Nicaragua se ha convertido en el país con el mayor deterioro democrático en el mundo en los últimos 14 años, según el Índice de Democracia 2025 elaborado por la Unidad de Inteligencia Económica (EIU) de la revista The Economist.
El informe, publicado el 8 de abril, ubica al país centroamericano como el caso más grave de retroceso democrático entre 167 naciones analizadas.
Con una puntuación de apenas 1,97 sobre 10, Nicaragua se posiciona en la categoría de “régimen autoritario” y ocupa el puesto 150 del ranking global, por debajo de estándares mínimos de democracia.
El estudio evalúa cinco variables clave: procesos electorales y pluralismo, funcionamiento del gobierno, participación política, cultura política y libertades civiles, en las que el país aparece de forma recurrente entre los peores desempeños.
El deterioro nicaragüense supera incluso a países como Malí —gobernado por una junta militar tras golpes de Estado—, así como a Venezuela, Rusia y Afganistán, que también figuran entre los casos más críticos.

Un retroceso sostenido bajo Ortega y Murillo
El informe sitúa el inicio de este declive en 2011, periodo en el que Daniel Ortega y Rosario Murillo consolidaron su control sobre las instituciones del Estado.
Desde entonces, organismos internacionales, organizaciones de derechos humanos y actores de la sociedad civil han documentado una erosión sistemática de las garantías democráticas.

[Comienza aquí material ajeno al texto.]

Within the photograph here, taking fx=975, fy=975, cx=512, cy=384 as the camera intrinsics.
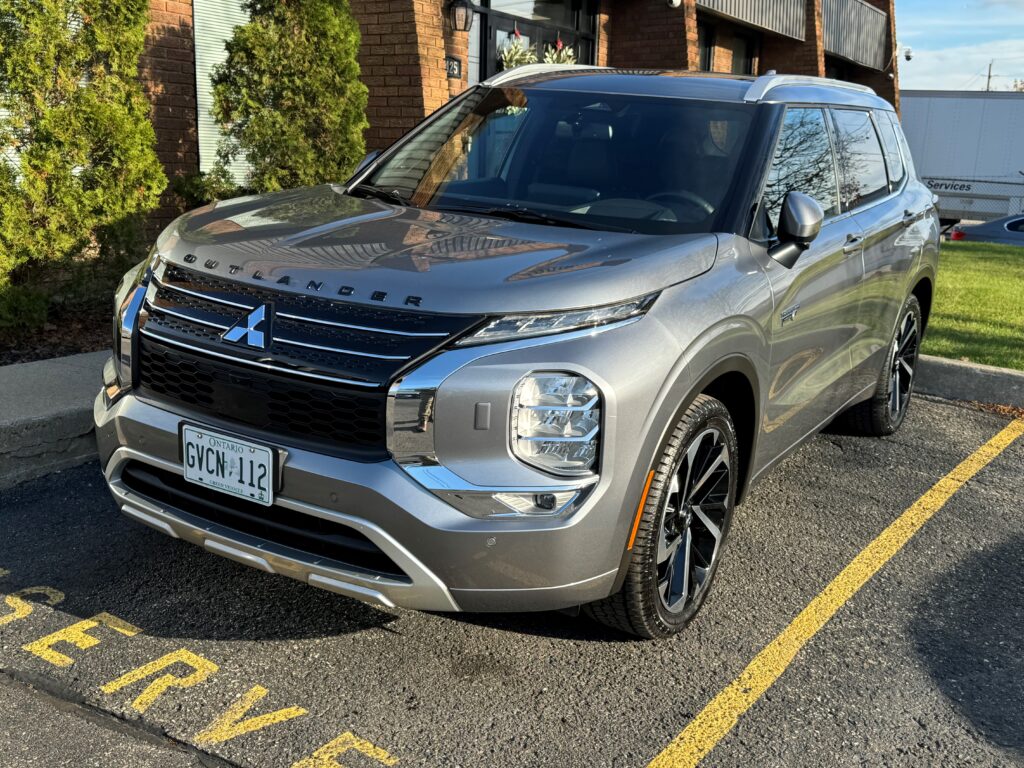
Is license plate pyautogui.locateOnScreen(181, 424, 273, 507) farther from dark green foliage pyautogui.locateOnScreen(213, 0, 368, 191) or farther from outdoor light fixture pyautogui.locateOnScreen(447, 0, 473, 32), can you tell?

Entre los retrocesos más visibles figuran los cuestionamientos a los procesos electorales, ampliamente señalados por su falta de transparencia y competencia real, así como la eliminación progresiva del pluralismo político mediante la cancelación de partidos y la persecución de opositores.
En el ámbito de las libertades civiles, Nicaragua encabeza la lista de países con mayor deterioro.

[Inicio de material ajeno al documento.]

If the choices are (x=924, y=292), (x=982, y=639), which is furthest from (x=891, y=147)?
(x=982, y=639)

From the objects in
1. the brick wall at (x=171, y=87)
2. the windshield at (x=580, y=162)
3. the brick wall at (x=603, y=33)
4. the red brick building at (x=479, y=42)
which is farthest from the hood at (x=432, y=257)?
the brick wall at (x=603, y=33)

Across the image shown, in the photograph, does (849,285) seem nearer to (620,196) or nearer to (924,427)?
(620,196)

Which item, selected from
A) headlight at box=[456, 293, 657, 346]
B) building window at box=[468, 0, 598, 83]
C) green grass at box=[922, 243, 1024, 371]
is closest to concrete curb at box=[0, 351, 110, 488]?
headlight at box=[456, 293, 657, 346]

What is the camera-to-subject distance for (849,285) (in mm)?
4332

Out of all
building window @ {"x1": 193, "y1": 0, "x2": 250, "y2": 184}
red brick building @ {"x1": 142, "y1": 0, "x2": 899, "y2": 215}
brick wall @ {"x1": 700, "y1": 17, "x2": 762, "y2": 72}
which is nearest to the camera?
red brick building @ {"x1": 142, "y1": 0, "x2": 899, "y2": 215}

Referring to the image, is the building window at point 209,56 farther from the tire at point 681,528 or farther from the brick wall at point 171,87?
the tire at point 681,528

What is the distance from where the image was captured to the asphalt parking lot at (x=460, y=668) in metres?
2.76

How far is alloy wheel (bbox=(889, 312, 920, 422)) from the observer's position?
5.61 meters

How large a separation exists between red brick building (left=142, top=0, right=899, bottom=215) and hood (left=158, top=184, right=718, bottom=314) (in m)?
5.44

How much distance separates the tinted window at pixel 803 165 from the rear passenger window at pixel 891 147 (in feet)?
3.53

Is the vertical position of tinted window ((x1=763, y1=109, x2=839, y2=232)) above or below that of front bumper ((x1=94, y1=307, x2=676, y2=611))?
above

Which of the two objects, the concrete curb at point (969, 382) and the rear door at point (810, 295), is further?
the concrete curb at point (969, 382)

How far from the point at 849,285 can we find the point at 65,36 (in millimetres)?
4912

La represión de las protestas sociales de 2018 marcó un punto de inflexión: al menos 355 personas murieron, según datos de la Organización de los Estados Americanos, en un contexto de uso excesivo de la fuerza por parte del Estado.

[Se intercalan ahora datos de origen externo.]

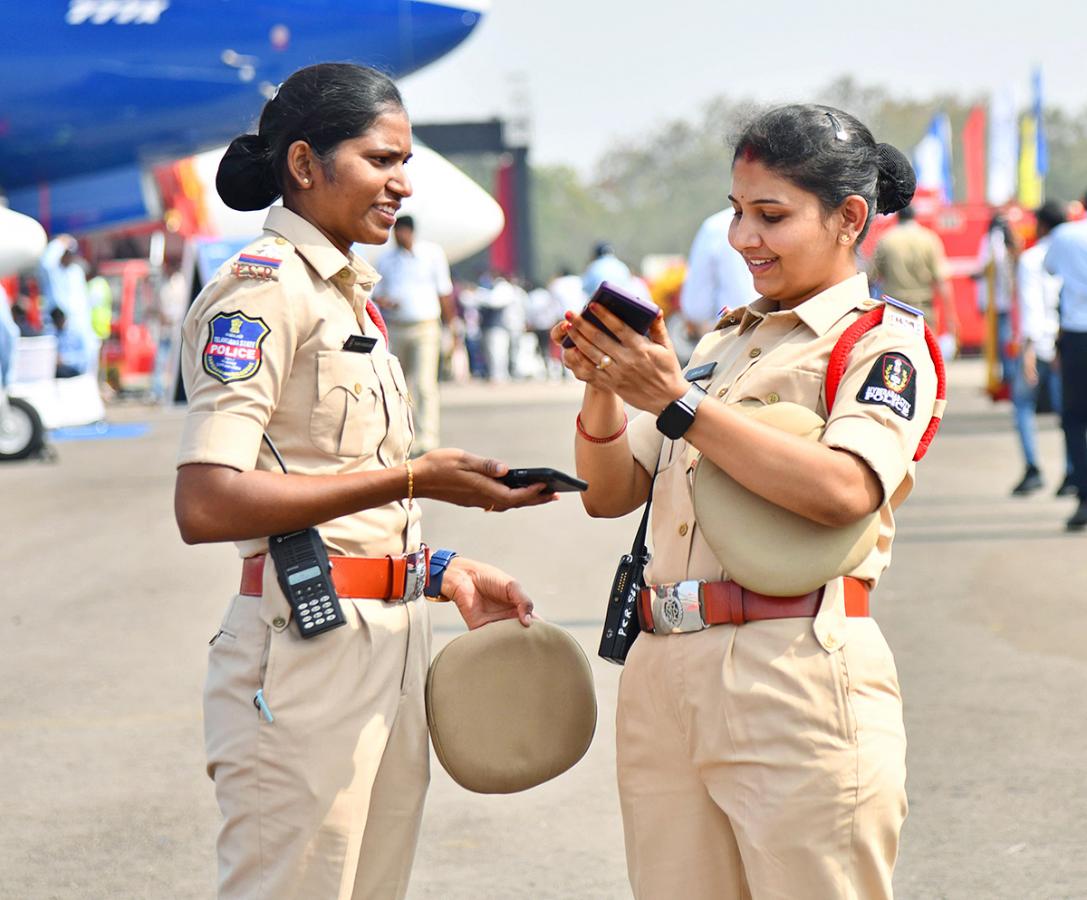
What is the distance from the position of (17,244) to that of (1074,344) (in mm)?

Violaciones sistemáticas y exilio forzado
Las denuncias sobre violaciones masivas, constantes y sistemáticas de derechos humanos han sido respaldadas por el Grupo de Expertos en Derechos Humanos sobre Nicaragua de Naciones Unidas, que ha documentado posibles crímenes de lesa humanidad.
Entre las prácticas señaladas destacan detenciones arbitrarias, torturas, desapariciones forzadas, así como el destierro de opositores, periodistas, religiosos y activistas.
A ello se suma la confiscación de bienes y organizaciones, en una política que ha desmantelado gran parte del tejido independiente del país.
La persecución religiosa también ha sido documentada por investigadores y organismos internacionales, con miles de procesiones prohibidas desde 2019 y un control creciente sobre las actividades de la Iglesia católica y otras denominaciones.

Censura y control total del espacio público
El cierre de medios de comunicación, la expulsión de periodistas y la censura informativa han reducido drásticamente el acceso a información independiente.
Nicaragua figura entre los países con mayores restricciones a la libertad de prensa en el continente.
Este control se extiende al espacio público y digital, donde la vigilancia estatal y el uso de estructuras partidarias han limitado la expresión ciudadana.
La participación política, otro de los indicadores evaluados por la EIU, sitúa al país entre los peores del mundo, reflejando un entorno de miedo, autocensura y exclusión.

Contexto regional y perspectivas inciertas
El informe destaca que América Latina ha mostrado, en general, una tendencia mixta, con 13 de 24 países mejorando sus indicadores democráticos.
Sin embargo, Nicaragua contrasta como uno de los casos más extremos de regresión institucional.
Otros estudios, como el informe V-Dem 2026 de la Universidad de Gotemburgo, coinciden en clasificar al país entre las autocracias más consolidadas del mundo.
De cara a 2026, el panorama sigue siendo incierto. La evolución de la democracia en la región podría verse influida por factores externos, incluida la política de Estados Unidos bajo la administración de Donald Trump, aunque en el caso nicaragüense no se vislumbran señales de apertura.
Tras casi dos décadas en el poder, Ortega y Murillo mantienen un modelo de control político que, según múltiples informes internacionales, ha erosionado profundamente las bases democráticas del país, dejando a Nicaragua en una de las situaciones institucionales más críticas del mundo.